THE PROBLEM:
Convert every line of the entries below into a JSON list of strings, one string per line. Skip blank lines and leave the pictures out.

* Start PROVIDED RECORDS *

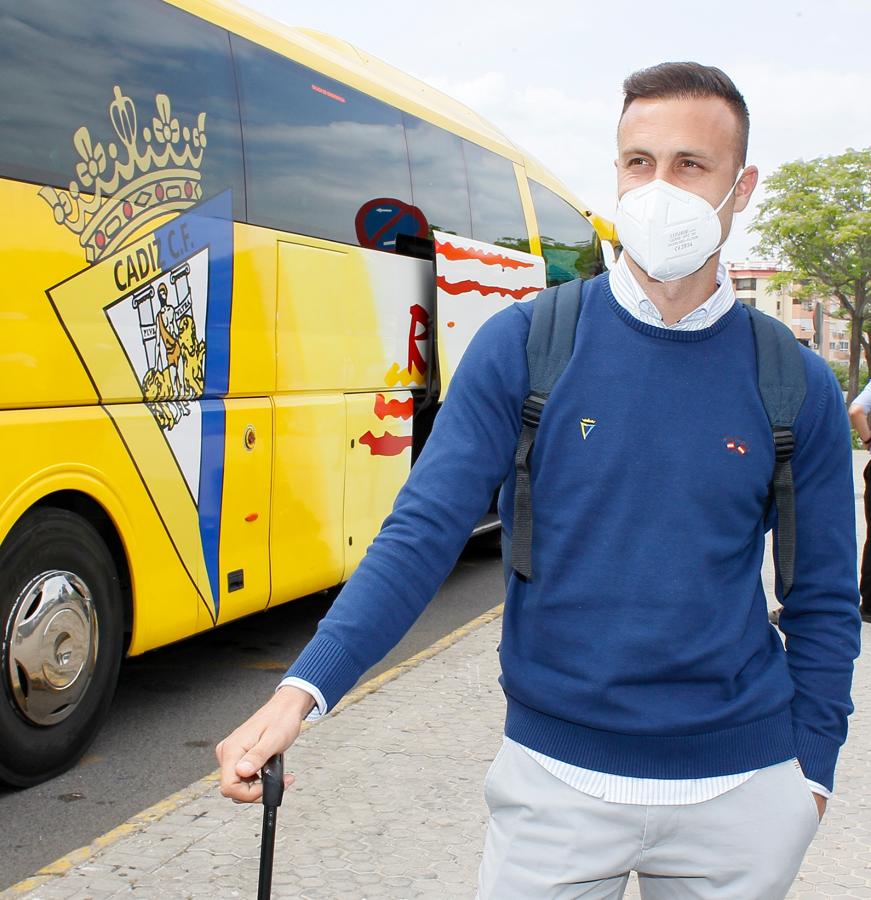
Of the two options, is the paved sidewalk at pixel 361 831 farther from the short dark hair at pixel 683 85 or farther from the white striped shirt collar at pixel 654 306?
the short dark hair at pixel 683 85

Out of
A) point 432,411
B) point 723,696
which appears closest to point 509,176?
point 432,411

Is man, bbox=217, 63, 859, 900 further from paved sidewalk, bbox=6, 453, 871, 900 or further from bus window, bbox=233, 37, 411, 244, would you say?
bus window, bbox=233, 37, 411, 244

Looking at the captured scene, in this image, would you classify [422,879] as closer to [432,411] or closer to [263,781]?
[263,781]

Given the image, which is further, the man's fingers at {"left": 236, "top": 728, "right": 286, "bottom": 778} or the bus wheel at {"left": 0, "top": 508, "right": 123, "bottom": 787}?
the bus wheel at {"left": 0, "top": 508, "right": 123, "bottom": 787}

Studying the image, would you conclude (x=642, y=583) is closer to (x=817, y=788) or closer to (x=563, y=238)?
(x=817, y=788)

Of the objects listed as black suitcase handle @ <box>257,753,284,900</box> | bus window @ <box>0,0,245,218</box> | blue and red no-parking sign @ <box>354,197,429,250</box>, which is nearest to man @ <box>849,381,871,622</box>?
blue and red no-parking sign @ <box>354,197,429,250</box>

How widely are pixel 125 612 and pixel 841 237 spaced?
36.4 metres

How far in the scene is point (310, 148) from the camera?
682 cm

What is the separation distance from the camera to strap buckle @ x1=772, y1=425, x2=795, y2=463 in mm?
1933

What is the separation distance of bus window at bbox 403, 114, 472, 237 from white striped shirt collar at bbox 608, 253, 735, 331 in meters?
6.25

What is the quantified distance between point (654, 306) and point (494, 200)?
7754mm

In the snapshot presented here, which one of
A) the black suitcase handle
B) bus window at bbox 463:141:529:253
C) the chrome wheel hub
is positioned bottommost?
the chrome wheel hub

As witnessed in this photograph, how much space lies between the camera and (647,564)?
185 centimetres

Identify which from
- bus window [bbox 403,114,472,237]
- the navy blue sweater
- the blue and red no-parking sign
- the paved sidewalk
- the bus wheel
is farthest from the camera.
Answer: bus window [bbox 403,114,472,237]
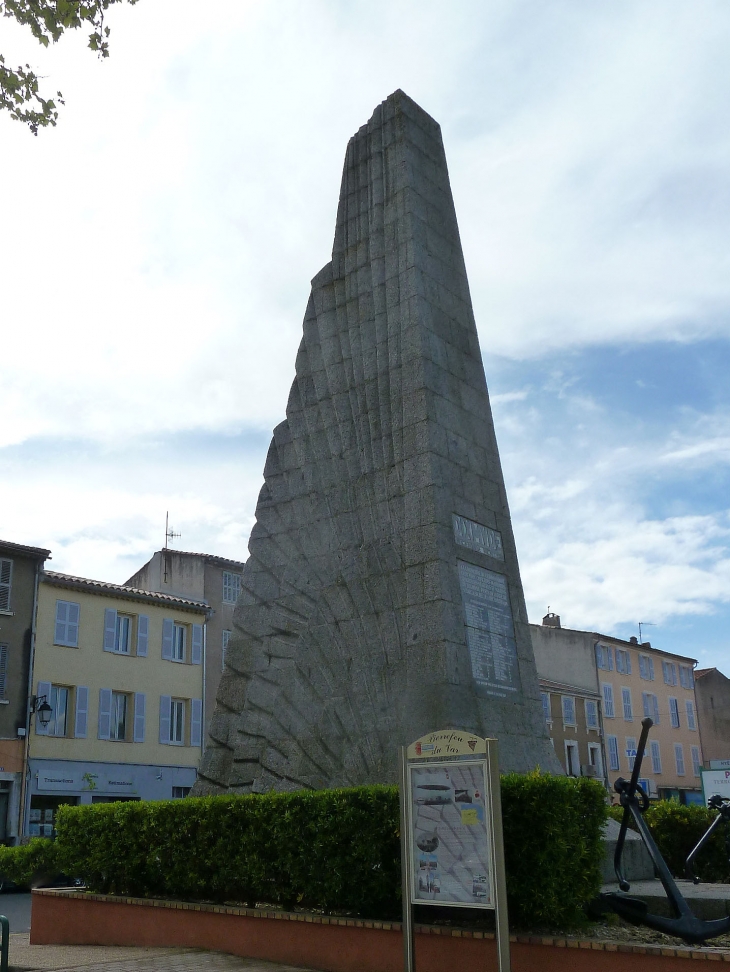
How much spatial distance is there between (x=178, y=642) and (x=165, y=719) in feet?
8.26

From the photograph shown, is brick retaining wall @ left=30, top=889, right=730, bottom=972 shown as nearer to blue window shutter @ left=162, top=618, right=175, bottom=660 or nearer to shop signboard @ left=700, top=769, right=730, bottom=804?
shop signboard @ left=700, top=769, right=730, bottom=804

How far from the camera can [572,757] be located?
38750 millimetres

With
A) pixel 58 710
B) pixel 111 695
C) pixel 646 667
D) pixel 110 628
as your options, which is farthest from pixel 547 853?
pixel 646 667

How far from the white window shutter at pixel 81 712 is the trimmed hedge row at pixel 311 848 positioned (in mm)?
18050

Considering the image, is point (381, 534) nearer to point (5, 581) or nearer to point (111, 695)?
point (5, 581)

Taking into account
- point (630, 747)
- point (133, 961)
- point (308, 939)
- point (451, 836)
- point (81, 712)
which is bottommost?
point (133, 961)

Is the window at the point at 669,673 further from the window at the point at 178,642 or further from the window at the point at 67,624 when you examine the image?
the window at the point at 67,624

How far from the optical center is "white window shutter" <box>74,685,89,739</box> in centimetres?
2703

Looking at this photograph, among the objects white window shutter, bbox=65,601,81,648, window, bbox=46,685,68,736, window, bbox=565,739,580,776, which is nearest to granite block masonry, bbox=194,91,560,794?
window, bbox=46,685,68,736

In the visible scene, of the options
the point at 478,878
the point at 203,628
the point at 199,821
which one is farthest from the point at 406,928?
the point at 203,628

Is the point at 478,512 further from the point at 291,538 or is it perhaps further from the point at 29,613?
the point at 29,613

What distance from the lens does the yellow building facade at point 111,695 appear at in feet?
85.9

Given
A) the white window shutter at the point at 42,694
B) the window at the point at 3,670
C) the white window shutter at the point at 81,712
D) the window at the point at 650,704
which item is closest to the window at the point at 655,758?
the window at the point at 650,704

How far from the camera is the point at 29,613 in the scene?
26.5m
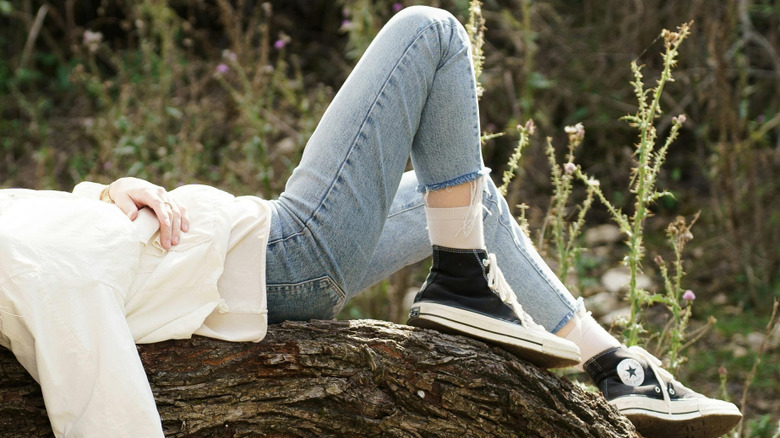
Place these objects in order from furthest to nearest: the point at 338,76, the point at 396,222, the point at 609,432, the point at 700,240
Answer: the point at 338,76, the point at 700,240, the point at 396,222, the point at 609,432

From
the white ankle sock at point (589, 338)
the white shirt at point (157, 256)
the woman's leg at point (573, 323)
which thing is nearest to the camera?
the white shirt at point (157, 256)

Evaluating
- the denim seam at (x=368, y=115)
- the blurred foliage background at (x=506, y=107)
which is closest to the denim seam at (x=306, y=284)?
the denim seam at (x=368, y=115)

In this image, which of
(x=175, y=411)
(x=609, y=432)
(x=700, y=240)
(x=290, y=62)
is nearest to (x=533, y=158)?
(x=700, y=240)

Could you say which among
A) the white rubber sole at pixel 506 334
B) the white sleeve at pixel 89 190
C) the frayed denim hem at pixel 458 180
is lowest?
the white rubber sole at pixel 506 334

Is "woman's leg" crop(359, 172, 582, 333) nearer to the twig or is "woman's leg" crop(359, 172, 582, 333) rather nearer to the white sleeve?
the white sleeve

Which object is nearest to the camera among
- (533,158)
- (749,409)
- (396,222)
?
(396,222)

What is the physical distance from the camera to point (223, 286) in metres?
1.70

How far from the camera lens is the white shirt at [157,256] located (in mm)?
1466

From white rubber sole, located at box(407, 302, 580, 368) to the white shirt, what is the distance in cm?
37

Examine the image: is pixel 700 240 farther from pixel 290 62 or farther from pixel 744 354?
pixel 290 62

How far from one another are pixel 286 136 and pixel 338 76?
0.60m

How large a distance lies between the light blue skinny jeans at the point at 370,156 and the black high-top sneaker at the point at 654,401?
0.53 meters

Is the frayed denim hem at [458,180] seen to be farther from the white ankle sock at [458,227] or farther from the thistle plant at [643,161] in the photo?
the thistle plant at [643,161]

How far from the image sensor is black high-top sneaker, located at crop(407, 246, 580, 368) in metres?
1.80
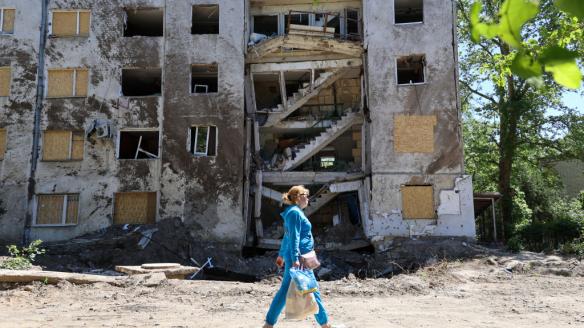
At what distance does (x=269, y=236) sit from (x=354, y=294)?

* End PROVIDED RECORDS *

OUTPUT BELOW:
[
  "Of the two options, is the paved sidewalk at pixel 361 831 farther from the short dark hair at pixel 683 85 or farther from the white striped shirt collar at pixel 654 306?",
  "the short dark hair at pixel 683 85",
  "Out of",
  "A) point 432,411",
  "B) point 723,696",
  "which appears closest to point 509,176?",
  "point 432,411",
  "Is man, bbox=217, 63, 859, 900 further from paved sidewalk, bbox=6, 453, 871, 900 or further from bus window, bbox=233, 37, 411, 244, would you say?",
  "bus window, bbox=233, 37, 411, 244",
  "Looking at the captured scene, in this image, would you classify [422,879] as closer to [432,411] or closer to [263,781]?",
  "[263,781]",
  "Given the image, which is further, the man's fingers at {\"left\": 236, \"top\": 728, \"right\": 286, \"bottom\": 778} or the bus wheel at {\"left\": 0, \"top\": 508, \"right\": 123, \"bottom\": 787}?",
  "the bus wheel at {\"left\": 0, \"top\": 508, \"right\": 123, \"bottom\": 787}",
  "Studying the image, would you conclude (x=642, y=583) is closer to (x=817, y=788) or closer to (x=563, y=238)?",
  "(x=817, y=788)",
  "Of the objects listed as black suitcase handle @ <box>257,753,284,900</box> | bus window @ <box>0,0,245,218</box> | blue and red no-parking sign @ <box>354,197,429,250</box>, which is nearest to man @ <box>849,381,871,622</box>?",
  "blue and red no-parking sign @ <box>354,197,429,250</box>",
  "How widely are pixel 125 612 and pixel 841 237 spaced?",
  "36.4 metres",
  "How far in the scene is point (310, 148) from the camera?",
  "682 cm",
  "What is the separation distance from the camera to strap buckle @ x1=772, y1=425, x2=795, y2=463 in mm?",
  "1933",
  "What is the separation distance of bus window at bbox 403, 114, 472, 237 from white striped shirt collar at bbox 608, 253, 735, 331 in meters?",
  "6.25",
  "What is the quantified distance between point (654, 306) and point (494, 200)?",
  "7754mm",
  "In the snapshot presented here, which one of",
  "A) the black suitcase handle",
  "B) bus window at bbox 463:141:529:253",
  "C) the chrome wheel hub",
  "is positioned bottommost?",
  "the chrome wheel hub",
  "As witnessed in this photograph, how much space lies between the camera and (647,564)?",
  "185 centimetres",
  "Identify which from",
  "- bus window [bbox 403,114,472,237]",
  "- the navy blue sweater",
  "- the blue and red no-parking sign",
  "- the paved sidewalk",
  "- the bus wheel",
  "is farthest from the camera.",
  "Answer: bus window [bbox 403,114,472,237]",
  "How much spatial distance is there between (x=178, y=642) and (x=165, y=719) in feet?",
  "8.26",
  "From the photograph shown, is brick retaining wall @ left=30, top=889, right=730, bottom=972 shown as nearer to blue window shutter @ left=162, top=618, right=175, bottom=660 or nearer to shop signboard @ left=700, top=769, right=730, bottom=804?",
  "shop signboard @ left=700, top=769, right=730, bottom=804",
  "How far from the camera can [572,757] be located?",
  "38750 millimetres",
  "With",
  "A) pixel 58 710",
  "B) pixel 111 695",
  "C) pixel 646 667",
  "D) pixel 110 628",
  "as your options, which is farthest from pixel 547 853?",
  "pixel 646 667",
  "How far from the white window shutter at pixel 81 712 is the trimmed hedge row at pixel 311 848 positioned (in mm)?",
  "18050",
  "Considering the image, is point (381, 534) nearer to point (5, 581) or nearer to point (111, 695)?",
  "point (5, 581)",
  "Taking into account",
  "- point (630, 747)",
  "- point (133, 961)",
  "- point (308, 939)",
  "- point (451, 836)",
  "- point (81, 712)",
  "which is bottommost?",
  "point (133, 961)",
  "Is the window at the point at 669,673 further from the window at the point at 178,642 or further from the window at the point at 67,624 when you examine the image?",
  "the window at the point at 67,624",
  "How far from the optical center is \"white window shutter\" <box>74,685,89,739</box> in centimetres?",
  "2703",
  "Looking at this photograph, among the objects white window shutter, bbox=65,601,81,648, window, bbox=46,685,68,736, window, bbox=565,739,580,776, which is nearest to granite block masonry, bbox=194,91,560,794?",
  "window, bbox=46,685,68,736",
  "In the visible scene, of the options",
  "the point at 478,878",
  "the point at 203,628",
  "the point at 199,821",
  "which one is farthest from the point at 406,928?",
  "the point at 203,628",
  "Is the point at 478,512 further from the point at 291,538 or is it perhaps further from the point at 29,613?",
  "the point at 29,613",
  "What distance from the lens does the yellow building facade at point 111,695 appear at in feet?",
  "85.9",
  "Given",
  "A) the white window shutter at the point at 42,694",
  "B) the window at the point at 3,670",
  "C) the white window shutter at the point at 81,712",
  "D) the window at the point at 650,704",
  "which item is closest to the window at the point at 655,758?",
  "the window at the point at 650,704",
  "How far from the camera is the point at 29,613 in the scene?",
  "26.5m",
  "Place these objects in order from furthest to nearest: the point at 338,76, the point at 396,222, the point at 609,432, the point at 700,240",
  "Answer: the point at 338,76, the point at 700,240, the point at 396,222, the point at 609,432",
  "From",
  "the white ankle sock at point (589, 338)",
  "the white shirt at point (157, 256)",
  "the woman's leg at point (573, 323)",
  "which thing is nearest to the camera?",
  "the white shirt at point (157, 256)",
  "Evaluating",
  "- the denim seam at (x=368, y=115)",
  "- the blurred foliage background at (x=506, y=107)",
  "which is closest to the denim seam at (x=306, y=284)?",
  "the denim seam at (x=368, y=115)",
  "In this image, which of",
  "(x=175, y=411)",
  "(x=609, y=432)",
  "(x=700, y=240)",
  "(x=290, y=62)",
  "is nearest to (x=533, y=158)?",
  "(x=700, y=240)",
  "Could you say which among",
  "A) the white rubber sole at pixel 506 334",
  "B) the white sleeve at pixel 89 190",
  "C) the frayed denim hem at pixel 458 180",
  "is lowest?",
  "the white rubber sole at pixel 506 334",
  "Is \"woman's leg\" crop(359, 172, 582, 333) nearer to the twig or is \"woman's leg\" crop(359, 172, 582, 333) rather nearer to the white sleeve?",
  "the white sleeve",
  "Which object is nearest to the camera among",
  "- (533,158)",
  "- (749,409)",
  "- (396,222)",
  "?",
  "(396,222)",
  "What is the physical distance from the camera to point (223, 286) in metres?",
  "1.70",
  "How far from the camera lens is the white shirt at [157,256] located (in mm)?",
  "1466",
  "From white rubber sole, located at box(407, 302, 580, 368) to the white shirt, what is the distance in cm?",
  "37",
  "Examine the image: is pixel 700 240 farther from pixel 290 62 or farther from pixel 744 354?",
  "pixel 290 62",
  "How far from one another are pixel 286 136 and pixel 338 76?",
  "0.60m",
  "How large a distance lies between the light blue skinny jeans at the point at 370,156 and the black high-top sneaker at the point at 654,401?",
  "0.53 meters",
  "Is the frayed denim hem at [458,180] seen to be farther from the white ankle sock at [458,227] or farther from the thistle plant at [643,161] in the photo?",
  "the thistle plant at [643,161]",
  "How far from the image sensor is black high-top sneaker, located at crop(407, 246, 580, 368) in metres?",
  "1.80",
  "At what distance does (x=269, y=236) sit from (x=354, y=294)?"
]